Każdy z wydanych ostatnio dodatków do Ekspedycji Ares coś do niej wnosi. Myślę, że gdyby były one wydane w formie 2 dodatków i ewentualnego rozszerzenia dla 5 i 6 gracza miałbym trochę inne odczucia; przynajmniej jeśli chodzi o dodatek Infrastruktura. Jeśli chodzi o Odkrycia i Kryzys są to bardzo dobre dodatki, które warto dodać do swojej kolekcji.
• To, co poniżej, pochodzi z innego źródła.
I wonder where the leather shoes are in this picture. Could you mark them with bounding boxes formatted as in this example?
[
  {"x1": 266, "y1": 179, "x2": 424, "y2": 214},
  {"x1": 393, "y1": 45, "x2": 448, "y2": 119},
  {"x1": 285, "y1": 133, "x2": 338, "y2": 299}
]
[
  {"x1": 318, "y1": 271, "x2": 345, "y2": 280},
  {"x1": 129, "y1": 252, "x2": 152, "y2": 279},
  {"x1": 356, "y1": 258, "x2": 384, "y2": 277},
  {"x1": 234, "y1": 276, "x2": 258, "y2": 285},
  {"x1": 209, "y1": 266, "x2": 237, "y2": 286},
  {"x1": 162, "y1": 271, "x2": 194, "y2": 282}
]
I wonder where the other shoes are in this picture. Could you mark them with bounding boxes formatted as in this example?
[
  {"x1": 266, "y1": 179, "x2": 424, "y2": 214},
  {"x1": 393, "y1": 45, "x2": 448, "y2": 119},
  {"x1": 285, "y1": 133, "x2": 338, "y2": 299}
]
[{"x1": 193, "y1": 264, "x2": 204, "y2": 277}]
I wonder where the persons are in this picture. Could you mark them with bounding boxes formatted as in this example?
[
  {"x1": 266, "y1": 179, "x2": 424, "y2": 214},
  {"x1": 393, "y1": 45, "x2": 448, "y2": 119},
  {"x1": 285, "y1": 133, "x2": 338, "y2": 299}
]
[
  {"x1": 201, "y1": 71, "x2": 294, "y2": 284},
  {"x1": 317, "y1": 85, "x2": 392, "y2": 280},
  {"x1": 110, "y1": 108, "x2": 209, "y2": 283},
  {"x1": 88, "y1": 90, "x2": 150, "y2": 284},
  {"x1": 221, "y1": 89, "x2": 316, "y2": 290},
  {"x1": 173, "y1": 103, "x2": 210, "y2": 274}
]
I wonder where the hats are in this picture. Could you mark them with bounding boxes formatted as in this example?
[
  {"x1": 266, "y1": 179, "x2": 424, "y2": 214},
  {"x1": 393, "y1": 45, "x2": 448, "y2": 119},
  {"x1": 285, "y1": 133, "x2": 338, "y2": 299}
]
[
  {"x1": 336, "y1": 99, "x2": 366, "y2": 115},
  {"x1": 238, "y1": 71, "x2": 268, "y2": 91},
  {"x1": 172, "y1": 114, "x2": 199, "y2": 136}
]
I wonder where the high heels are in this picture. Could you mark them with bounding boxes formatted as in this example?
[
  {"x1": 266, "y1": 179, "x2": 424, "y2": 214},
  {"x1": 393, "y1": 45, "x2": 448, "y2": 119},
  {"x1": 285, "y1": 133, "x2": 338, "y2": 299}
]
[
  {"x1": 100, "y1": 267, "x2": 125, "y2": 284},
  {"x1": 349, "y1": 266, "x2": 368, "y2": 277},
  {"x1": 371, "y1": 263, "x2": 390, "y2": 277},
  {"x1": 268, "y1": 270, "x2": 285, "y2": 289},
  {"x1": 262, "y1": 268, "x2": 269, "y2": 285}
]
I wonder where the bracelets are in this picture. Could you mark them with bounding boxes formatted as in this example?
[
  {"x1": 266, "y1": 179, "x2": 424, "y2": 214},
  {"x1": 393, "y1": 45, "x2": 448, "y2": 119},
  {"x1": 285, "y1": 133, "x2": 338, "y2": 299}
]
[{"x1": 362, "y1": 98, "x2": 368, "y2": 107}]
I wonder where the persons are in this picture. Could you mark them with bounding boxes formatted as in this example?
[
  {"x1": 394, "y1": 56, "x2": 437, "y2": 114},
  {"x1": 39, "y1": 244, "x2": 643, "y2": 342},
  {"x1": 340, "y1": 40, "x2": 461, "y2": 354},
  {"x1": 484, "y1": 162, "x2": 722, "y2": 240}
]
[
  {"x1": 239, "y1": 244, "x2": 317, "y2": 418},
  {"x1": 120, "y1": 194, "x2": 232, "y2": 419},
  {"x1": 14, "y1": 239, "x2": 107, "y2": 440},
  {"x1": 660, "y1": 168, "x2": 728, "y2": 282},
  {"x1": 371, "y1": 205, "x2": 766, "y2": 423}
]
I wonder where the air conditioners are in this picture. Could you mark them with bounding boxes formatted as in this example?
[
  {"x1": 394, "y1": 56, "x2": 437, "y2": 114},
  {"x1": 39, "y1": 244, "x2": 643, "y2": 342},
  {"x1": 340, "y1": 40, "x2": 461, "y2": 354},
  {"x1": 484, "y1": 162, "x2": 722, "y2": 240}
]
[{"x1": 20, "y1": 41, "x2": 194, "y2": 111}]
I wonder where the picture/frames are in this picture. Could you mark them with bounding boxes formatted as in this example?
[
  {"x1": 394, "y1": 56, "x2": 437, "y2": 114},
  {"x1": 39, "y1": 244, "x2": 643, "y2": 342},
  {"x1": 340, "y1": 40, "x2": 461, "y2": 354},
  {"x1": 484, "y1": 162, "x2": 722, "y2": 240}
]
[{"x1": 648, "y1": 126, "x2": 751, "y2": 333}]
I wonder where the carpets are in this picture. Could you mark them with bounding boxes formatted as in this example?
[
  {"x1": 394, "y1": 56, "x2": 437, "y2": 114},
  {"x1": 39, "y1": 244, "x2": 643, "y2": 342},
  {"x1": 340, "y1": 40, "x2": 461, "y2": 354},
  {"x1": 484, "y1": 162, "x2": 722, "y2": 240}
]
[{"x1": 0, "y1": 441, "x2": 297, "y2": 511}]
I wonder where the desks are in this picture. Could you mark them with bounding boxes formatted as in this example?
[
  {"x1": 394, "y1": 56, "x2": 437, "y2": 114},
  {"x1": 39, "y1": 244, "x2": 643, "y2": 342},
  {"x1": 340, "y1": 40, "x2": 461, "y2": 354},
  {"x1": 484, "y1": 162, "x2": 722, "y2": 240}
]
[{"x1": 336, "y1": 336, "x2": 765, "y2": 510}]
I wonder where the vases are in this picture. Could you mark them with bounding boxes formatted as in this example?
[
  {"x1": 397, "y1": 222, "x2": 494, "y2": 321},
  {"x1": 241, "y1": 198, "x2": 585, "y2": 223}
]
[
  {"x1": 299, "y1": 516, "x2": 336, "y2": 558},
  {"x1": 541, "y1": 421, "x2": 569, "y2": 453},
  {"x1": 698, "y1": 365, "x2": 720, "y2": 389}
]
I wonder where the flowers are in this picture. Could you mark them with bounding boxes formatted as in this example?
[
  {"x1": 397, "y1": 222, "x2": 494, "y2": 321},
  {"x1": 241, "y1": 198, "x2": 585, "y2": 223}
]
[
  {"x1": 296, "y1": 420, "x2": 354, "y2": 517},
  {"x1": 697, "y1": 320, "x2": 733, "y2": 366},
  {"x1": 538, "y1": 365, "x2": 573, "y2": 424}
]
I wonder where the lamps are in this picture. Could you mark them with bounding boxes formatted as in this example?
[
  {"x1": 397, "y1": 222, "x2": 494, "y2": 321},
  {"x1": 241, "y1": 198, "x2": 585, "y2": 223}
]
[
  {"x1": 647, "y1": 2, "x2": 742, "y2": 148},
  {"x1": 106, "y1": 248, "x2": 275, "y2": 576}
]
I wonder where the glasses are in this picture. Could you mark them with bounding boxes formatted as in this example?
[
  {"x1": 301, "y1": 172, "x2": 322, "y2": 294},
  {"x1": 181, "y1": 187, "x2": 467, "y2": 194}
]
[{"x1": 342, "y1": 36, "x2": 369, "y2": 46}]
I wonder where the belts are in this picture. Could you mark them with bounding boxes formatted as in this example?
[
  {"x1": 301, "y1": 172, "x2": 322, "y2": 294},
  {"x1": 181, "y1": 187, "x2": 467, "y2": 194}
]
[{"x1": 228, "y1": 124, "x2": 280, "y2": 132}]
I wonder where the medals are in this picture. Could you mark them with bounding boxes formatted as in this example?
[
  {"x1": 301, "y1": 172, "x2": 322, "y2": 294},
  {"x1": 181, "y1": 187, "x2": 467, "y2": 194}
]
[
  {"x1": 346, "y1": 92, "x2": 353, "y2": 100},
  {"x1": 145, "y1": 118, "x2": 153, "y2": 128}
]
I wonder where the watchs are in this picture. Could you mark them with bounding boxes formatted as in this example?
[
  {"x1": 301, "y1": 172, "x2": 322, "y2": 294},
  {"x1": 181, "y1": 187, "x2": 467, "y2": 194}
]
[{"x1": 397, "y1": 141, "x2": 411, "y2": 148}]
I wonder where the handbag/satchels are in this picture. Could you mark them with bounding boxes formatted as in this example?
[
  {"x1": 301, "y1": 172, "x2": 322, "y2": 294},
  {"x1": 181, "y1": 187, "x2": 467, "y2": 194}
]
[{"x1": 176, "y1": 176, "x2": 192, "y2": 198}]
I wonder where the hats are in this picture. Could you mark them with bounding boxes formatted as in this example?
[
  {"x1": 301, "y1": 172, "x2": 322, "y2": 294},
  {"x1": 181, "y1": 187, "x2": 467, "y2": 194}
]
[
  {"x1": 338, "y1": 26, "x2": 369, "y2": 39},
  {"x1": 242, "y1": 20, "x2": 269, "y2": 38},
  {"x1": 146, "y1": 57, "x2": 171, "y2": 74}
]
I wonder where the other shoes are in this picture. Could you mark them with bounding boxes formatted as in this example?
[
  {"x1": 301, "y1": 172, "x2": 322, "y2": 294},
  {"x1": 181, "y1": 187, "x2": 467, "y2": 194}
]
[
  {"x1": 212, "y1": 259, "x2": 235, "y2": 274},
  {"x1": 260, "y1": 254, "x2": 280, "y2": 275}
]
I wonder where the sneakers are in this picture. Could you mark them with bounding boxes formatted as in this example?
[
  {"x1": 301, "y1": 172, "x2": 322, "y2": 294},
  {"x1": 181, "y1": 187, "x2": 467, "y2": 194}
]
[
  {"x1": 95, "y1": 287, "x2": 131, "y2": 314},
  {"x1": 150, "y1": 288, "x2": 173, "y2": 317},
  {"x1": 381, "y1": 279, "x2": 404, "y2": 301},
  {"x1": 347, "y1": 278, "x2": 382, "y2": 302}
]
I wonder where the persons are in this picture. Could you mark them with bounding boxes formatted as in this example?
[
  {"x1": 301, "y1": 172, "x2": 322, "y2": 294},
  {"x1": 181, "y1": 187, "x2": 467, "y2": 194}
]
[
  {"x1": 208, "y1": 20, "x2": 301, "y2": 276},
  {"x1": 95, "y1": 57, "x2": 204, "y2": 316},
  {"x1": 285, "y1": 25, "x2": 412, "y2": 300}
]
Jeśli byliście zapalonymi graczami w klasyczną Terraformację, polecam zacząć od zakupu Odkryć, jeśli podobnie jak ja rozegraliście jedynie kilka partii, a przy stole na dłużej zatrzymała was Ekspedycja Ares, możecie zacząć od Kryzysu. Pozwoli on wam spróbować swoich sił na sterraformowanym Marsie i ratowaniu dziedzictwa poprzednich pokoleń terraformatorów.
Do Infrastruktury zachęcam tylko tych, którym brakowało możliwości przeprowadzania rozgrywek w składzie 5/6-osobowym. W innym przypadku można spróbować dla toru infrastruktury, a jak się nie spodoba, zawsze można z niego zrezygnować.
Stosując szkolną arytmetykę, można wyliczyć średnią ocenę wszystkich dodatków, będzie to ocena 7/10. Zdecydowanie warto więc rozważyć zakup przynajmniej jednego dodatku.
Czas potrzeby na rozgrywkę 60 min+ (w zależności z iloma dodatkami, oraz w ile osób gramy)
Zalecany wiek graczy 14+
Plusy:
+ jeszcze więcej ładnej Terraformacji
+ wprowadzono elementy znane z klasycznej terraformacji
+przyjemny moduł kooperacyjny w Kryzysie
+ zróżnicowane karty projektów oraz korporacji
+ tytuł stał się jeszcze bardziej regrywalnym
+ utrzymano wysoką jakość tektur i kart, nie odbiegającą od podstawki
+ instrukcje w formie broszur
Minusy:
– po umieszczeniu wszystkiego w pudełku podstawki nie zamyka się ono do końca
– Infrastrukta mocno naciągana jako dodatek
– potrafią znacząco wydłużyć rozgrywkę z założenia szybkiej gry
Złożoność gry
(6/10):
Oprawa wizualna
(9/10):
Ogólna ocena
(7/10):
Co znaczy ta ocena według Games Fanatic?
Dobry, solidny produkt. Gra może nie wybitnie oryginalna, ale wciąż zapewnia satysfakcjonującą rozgrywkę. Na pewno warto ją przynajmniej wypróbować. Do ulubionych gier jednak nie będzie należała.